La película dura tres horas, pero el tiempo que he pasado viendo contenidos en torno a ella equivaldrá ya a la suma de muchas funciones. Decenas y decenas de reels en los que personas de diversos oficios y procedencias discuten el tratamiento del poema homérico en la adaptación de Nolan y comparan la naturaleza de los personajes más conspicuos en aquél y la que tienen en ésta, o viceversa. También, cápsulas de información a veces muy agradecibles, sea que se ocupen de las audacias técnicas que requirió la producción cinematográfica o que ilustren acerca del mundo en el que debió de tener lugar la historia mucho antes de adoptar su forma canónica; mapas e infografías que ayudan a hacerse una idea del derrotero del errático Odiseo, noticias acerca de los hallazgos arqueológicos que buscan apuntalar o ajustar la verosimilitud de lo narrado respecto a los hechos históricamente verificables; argumentaciones menos o más eruditas —algunas muy chabacanas y otras más serias, pero en todo caso bien intencionadas— que aprovechan el trend para enriquecer la experiencia de millones de espectadores, y también artículos y entrevistas y ensayos y reportajes: no sé cuántas veces me he topado con la fantástica Emily Wilson, cuya traducción al inglés, de 2017, se volvió un inesperado bestseller gracias a Hollywood: a veces entusiasmada por el revuelo causado y otras veces enfadada por las decisiones de Nolan, es genial ver que una helenista se haya vuelto una celebridad en este tiempo. Memes sin fin, recomendaciones de lectura, revisiones de las otras numerosas adaptaciones al cine que se han hecho, paseos por el incesante arte que a lo largo de cerca de cuatro mil años ha generado esta historia…

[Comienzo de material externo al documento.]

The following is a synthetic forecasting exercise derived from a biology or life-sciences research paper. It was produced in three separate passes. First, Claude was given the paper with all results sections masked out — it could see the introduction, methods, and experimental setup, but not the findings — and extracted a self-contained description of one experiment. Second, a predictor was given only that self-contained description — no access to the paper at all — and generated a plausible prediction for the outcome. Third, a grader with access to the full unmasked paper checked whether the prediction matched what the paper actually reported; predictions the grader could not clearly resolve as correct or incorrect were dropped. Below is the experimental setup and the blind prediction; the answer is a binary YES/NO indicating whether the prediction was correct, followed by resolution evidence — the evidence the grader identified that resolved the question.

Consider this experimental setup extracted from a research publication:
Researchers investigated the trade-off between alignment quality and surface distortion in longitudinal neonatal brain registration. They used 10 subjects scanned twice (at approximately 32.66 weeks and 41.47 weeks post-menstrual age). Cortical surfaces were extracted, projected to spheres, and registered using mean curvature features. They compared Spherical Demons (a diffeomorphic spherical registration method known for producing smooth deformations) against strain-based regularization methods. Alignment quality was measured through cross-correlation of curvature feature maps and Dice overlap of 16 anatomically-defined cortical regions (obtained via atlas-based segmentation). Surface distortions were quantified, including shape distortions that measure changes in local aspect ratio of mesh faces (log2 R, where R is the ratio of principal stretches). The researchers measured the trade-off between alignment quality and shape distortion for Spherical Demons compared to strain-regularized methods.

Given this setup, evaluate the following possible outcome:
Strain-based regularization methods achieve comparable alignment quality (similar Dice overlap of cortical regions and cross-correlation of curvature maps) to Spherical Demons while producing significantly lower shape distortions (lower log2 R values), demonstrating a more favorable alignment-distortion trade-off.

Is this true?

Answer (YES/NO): NO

Y es una absoluta maravilla, el hecho de que estemos ocupándonos de todo eso. Es cierto que buena parte de las discusiones, previsiblemente, se dan en torno a las supersticiones que suelen avivarse cuando una obra se hace a partir de otra: la fidelidad al original, la comprensión «correcta» de las conductas y las intenciones de los personajes, el respeto que supondría abstenerse de instilar sesgos ideológicos que tuerzan el supuesto sentido moral o político… ¿Por qué Nolan omite algunos episodios? El encuentro con Nausícaa, por ejemplo, o la exhibición de la insuperable astucia de Odiseo cuando le dice a Polifemo que su nombre es Nadie… ¿Por qué deforma otros, como el de los lotófagos o el reencuentro con Penélope? ¿Y qué se propuso, el director, con ese discurso pacifista al final, tan adecuado quizás a este tiempo, pero no al del propio Odiseo ni, mucho menos, a la actitud combativa que muestra todo el tiempo en el poema?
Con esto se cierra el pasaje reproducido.